▶ **SOAL LATIHAN**
#1 Jawab pertanyaan berikut berdasarkan teks tentang peringkat ekonomi Indonesia.
(a) Berdasarkan laporan lembaga apa Indonesia disebut masuk 10 besar ekonomi dunia?
(b) Dibandingkan dengan dua tahun lalu, dari peringkat berapa Indonesia naik ke peringkat 10?
(c) Menurut penulis, kemampuan negara mencapai peringkat tersebut menjadi "topik hangat" yang dibicarakan oleh siapa?
#2 Teruskan teks tentang peringkat ekonomi Indonesia, dimulai setelah kalimat terakhir yang ditampilkan.

▶ **TEKS HASIL EKSTRAKSI**
Biaya Ekonomi Tinggi

Loading

Oleh: Enderson Tambunan

ilustrasi

ilustrasi

INDONESIA menempati peringkat ke-10 ekonomi dunia dari Produk Domestik Bruto (PDB). Itu berarti, masuk 10 besar dunia, berdasarkan laporan Bank Dunia. Presiden Susilo Bambang Yudhoyono menyampaikan berita itu, Sabtu (3/5), di Jakarta. Urutan negara yang masuk peringkat 10 itu: Amerika Serikat, Tiongkok, India, Jepang, Jerman, Rusia, Brasil, Prancis, dan Inggris. Dibandingkan dengan dua tahun lalu, peringkat Indonesia naik signifikan, dari 16 menjadi 10.

Kita tentu ikut gembira. Berada dalam lingkaran negara-negara yang sudah lebih awal maju, semisal, AS, Tiongkok, Jepang, dan Jepang, pasti membanggakan. Kita pun yakin, kemampuan negara kita untuk mencapai peringkat demikian menjadi “topik hangat”, dibicarakan berbagai negara. Itu menjadi salah satu publikasi positif, negara dan bangsa kita, telah menorehkan prestasi.

▶ **BARIS DATA**
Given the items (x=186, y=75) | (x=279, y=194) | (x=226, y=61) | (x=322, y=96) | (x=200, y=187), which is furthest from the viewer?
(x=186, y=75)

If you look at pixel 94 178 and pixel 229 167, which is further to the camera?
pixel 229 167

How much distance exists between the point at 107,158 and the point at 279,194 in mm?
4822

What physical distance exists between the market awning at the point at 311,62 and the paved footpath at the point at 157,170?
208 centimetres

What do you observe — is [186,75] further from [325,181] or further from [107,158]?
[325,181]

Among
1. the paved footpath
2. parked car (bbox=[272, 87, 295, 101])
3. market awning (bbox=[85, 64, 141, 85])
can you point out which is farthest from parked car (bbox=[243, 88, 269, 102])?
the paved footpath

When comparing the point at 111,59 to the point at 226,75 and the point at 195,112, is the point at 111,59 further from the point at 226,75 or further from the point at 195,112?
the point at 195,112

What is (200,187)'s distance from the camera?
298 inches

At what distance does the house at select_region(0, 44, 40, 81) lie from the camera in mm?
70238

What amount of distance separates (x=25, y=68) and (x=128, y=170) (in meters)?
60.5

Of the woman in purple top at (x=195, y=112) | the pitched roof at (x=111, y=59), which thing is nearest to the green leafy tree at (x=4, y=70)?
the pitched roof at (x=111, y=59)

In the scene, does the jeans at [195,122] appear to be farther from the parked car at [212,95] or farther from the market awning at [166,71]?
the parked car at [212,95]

▶ **KUNCI JAWABAN**
#1
(a) Bank Dunia.
(b) Dari peringkat 16.
(c) Oleh berbagai negara.

#2
Tentu, kita ingin mencapai prestasi yang lebih bagus dari itu. Kita mendambakan posisi yang lebih tinggi, di bawah angka 10. Maka, kita menaruh harapan besar, para arsitek dan teknorat ekonomi kita, didukung oleh stabilitas politik dan keamanan, dapat lebih berjaya agar pencapaian negara dan bangsa lebih meningkat. Pasti, itu dapat dicapai, mengingat kita punya dua keunggulan, yakni sumber daya alam dan sumber daya manusia.

Terkait dengan upaya meningkatkan pertumbuhan ekonomi nasional, masih ada soal yang tergolong dasar, yang hingga kini masih dikeluhkan oleh para pelaku usaha. Poin itu menyangkut insfrastruktur, yang dinilai belum memadai. Masalah kurangnya infrastruktur tentu menghambat dan menimbulkan biaya ekonomi tinggi. Infrastruktur itu dapat berupa jalan raya, pelabuhan, listrik, telepon, air, dan sebagainya.

Salah satu yang dikeluhkan adalah kemacetan di jalan raya yang mengakibatkan biaya pengangkutan logistik lebih besar. Kelihatannya, masalah kemacetan ini sepele, mungkin karena sudah jadi pemandangan biasa di kota-kota besar, umpamanya, Jakarta, tapi ternyata mengurangi mobilitas produk dan jasa, sebagai salah satu penghela perekonomian nasional. Kemacetan terjadi setiap hari dan tentu dampaknya pun beruntun.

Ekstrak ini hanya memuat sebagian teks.